## INSTRUCTIONS TO FOLLOW
From first line to last, write out the data precisely as shown.
- Opening Delimiter -
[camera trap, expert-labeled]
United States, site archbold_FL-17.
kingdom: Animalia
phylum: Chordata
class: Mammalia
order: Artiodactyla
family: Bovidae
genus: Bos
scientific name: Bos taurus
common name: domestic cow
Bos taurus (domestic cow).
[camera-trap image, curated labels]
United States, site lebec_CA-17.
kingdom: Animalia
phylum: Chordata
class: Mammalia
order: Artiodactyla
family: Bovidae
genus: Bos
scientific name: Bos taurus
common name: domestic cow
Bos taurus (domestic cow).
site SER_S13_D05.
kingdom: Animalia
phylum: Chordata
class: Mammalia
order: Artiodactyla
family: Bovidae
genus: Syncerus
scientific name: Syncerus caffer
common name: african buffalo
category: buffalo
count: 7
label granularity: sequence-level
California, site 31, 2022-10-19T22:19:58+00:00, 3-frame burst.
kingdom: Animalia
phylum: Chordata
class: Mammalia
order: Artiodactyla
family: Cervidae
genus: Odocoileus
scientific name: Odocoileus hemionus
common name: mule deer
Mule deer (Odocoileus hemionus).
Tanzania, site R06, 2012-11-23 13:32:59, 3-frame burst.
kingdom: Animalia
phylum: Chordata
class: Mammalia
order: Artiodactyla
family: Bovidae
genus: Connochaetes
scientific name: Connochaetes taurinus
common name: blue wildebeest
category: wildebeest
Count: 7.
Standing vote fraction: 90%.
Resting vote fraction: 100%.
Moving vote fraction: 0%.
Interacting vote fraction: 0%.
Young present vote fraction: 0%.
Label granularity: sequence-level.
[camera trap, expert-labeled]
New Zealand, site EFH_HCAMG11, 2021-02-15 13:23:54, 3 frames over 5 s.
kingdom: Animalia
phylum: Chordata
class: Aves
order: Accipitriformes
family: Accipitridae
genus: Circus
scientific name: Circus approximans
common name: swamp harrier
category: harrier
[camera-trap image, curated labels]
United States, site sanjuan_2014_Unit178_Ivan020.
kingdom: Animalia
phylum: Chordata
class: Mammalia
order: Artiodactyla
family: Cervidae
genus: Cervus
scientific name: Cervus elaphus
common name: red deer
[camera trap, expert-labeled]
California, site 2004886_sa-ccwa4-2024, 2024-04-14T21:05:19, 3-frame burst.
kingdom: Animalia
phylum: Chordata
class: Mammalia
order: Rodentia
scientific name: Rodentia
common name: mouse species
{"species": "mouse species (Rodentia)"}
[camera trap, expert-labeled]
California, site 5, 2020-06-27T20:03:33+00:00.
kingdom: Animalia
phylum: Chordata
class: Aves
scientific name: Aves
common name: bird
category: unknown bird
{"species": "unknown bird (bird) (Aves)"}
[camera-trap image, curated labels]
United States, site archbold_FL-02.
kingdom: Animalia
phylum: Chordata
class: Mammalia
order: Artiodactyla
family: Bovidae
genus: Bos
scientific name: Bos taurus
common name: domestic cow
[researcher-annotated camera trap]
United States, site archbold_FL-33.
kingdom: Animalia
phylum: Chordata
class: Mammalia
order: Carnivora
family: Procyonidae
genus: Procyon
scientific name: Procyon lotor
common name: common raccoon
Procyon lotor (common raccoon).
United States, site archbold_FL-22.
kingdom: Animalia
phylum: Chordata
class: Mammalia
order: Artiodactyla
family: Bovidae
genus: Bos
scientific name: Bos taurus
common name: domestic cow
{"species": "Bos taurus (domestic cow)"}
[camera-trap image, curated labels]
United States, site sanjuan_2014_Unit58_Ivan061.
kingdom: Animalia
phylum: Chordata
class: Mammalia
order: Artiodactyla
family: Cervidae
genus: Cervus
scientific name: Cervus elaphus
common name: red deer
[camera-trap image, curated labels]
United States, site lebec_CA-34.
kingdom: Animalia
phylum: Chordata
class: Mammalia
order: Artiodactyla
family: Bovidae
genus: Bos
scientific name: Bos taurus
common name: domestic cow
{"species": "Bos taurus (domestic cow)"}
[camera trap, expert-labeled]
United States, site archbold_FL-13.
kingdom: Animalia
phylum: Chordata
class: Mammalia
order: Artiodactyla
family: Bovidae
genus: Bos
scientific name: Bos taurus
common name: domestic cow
- Closing Delimiter -
## TASK OUTPUT
[camera trap, expert-labeled]
United States, site archbold_FL-17.
kingdom: Animalia
phylum: Chordata
class: Mammalia
order: Artiodactyla
family: Bovidae
genus: Bos
scientific name: Bos taurus
common name: domestic cow
Bos taurus (domestic cow).
[camera-trap image, curated labels]
United States, site lebec_CA-17.
kingdom: Animalia
phylum: Chordata
class: Mammalia
order: Artiodactyla
family: Bovidae
genus: Bos
scientific name: Bos taurus
common name: domestic cow
Bos taurus (domestic cow).
site SER_S13_D05.
kingdom: Animalia
phylum: Chordata
class: Mammalia
order: Artiodactyla
family: Bovidae
genus: Syncerus
scientific name: Syncerus caffer
common name: african buffalo
category: buffalo
count: 7
label granularity: sequence-level
California, site 31, 2022-10-19T22:19:58+00:00, 3-frame burst.
kingdom: Animalia
phylum: Chordata
class: Mammalia
order: Artiodactyla
family: Cervidae
genus: Odocoileus
scientific name: Odocoileus hemionus
common name: mule deer
Mule deer (Odocoileus hemionus).
Tanzania, site R06, 2012-11-23 13:32:59, 3-frame burst.
kingdom: Animalia
phylum: Chordata
class: Mammalia
order: Artiodactyla
family: Bovidae
genus: Connochaetes
scientific name: Connochaetes taurinus
common name: blue wildebeest
category: wildebeest
Count: 7.
Standing vote fraction: 90%.
Resting vote fraction: 100%.
Moving vote fraction: 0%.
Interacting vote fraction: 0%.
Young present vote fraction: 0%.
Label granularity: sequence-level.
[camera trap, expert-labeled]
New Zealand, site EFH_HCAMG11, 2021-02-15 13:23:54, 3 frames over 5 s.
kingdom: Animalia
phylum: Chordata
class: Aves
order: Accipitriformes
family: Accipitridae
genus: Circus
scientific name: Circus approximans
common name: swamp harrier
category: harrier
[camera-trap image, curated labels]
United States, site sanjuan_2014_Unit178_Ivan020.
kingdom: Animalia
phylum: Chordata
class: Mammalia
order: Artiodactyla
family: Cervidae
genus: Cervus
scientific name: Cervus elaphus
common name: red deer
[camera trap, expert-labeled]
California, site 2004886_sa-ccwa4-2024, 2024-04-14T21:05:19, 3-frame burst.
kingdom: Animalia
phylum: Chordata
class: Mammalia
order: Rodentia
scientific name: Rodentia
common name: mouse species
{"species": "mouse species (Rodentia)"}
[camera trap, expert-labeled]
California, site 5, 2020-06-27T20:03:33+00:00.
kingdom: Animalia
phylum: Chordata
class: Aves
scientific name: Aves
common name: bird
category: unknown bird
{"species": "unknown bird (bird) (Aves)"}
[camera-trap image, curated labels]
United States, site archbold_FL-02.
kingdom: Animalia
phylum: Chordata
class: Mammalia
order: Artiodactyla
family: Bovidae
genus: Bos
scientific name: Bos taurus
common name: domestic cow
[researcher-annotated camera trap]
United States, site archbold_FL-33.
kingdom: Animalia
phylum: Chordata
class: Mammalia
order: Carnivora
family: Procyonidae
genus: Procyon
scientific name: Procyon lotor
common name: common raccoon
Procyon lotor (common raccoon).
United States, site archbold_FL-22.
kingdom: Animalia
phylum: Chordata
class: Mammalia
order: Artiodactyla
family: Bovidae
genus: Bos
scientific name: Bos taurus
common name: domestic cow
{"species": "Bos taurus (domestic cow)"}
[camera-trap image, curated labels]
United States, site sanjuan_2014_Unit58_Ivan061.
kingdom: Animalia
phylum: Chordata
class: Mammalia
order: Artiodactyla
family: Cervidae
genus: Cervus
scientific name: Cervus elaphus
common name: red deer
[camera-trap image, curated labels]
United States, site lebec_CA-34.
kingdom: Animalia
phylum: Chordata
class: Mammalia
order: Artiodactyla
family: Bovidae
genus: Bos
scientific name: Bos taurus
common name: domestic cow
{"species": "Bos taurus (domestic cow)"}
[camera trap, expert-labeled]
United States, site archbold_FL-13.
kingdom: Animalia
phylum: Chordata
class: Mammalia
order: Artiodactyla
family: Bovidae
genus: Bos
scientific name: Bos taurus
common name: domestic cow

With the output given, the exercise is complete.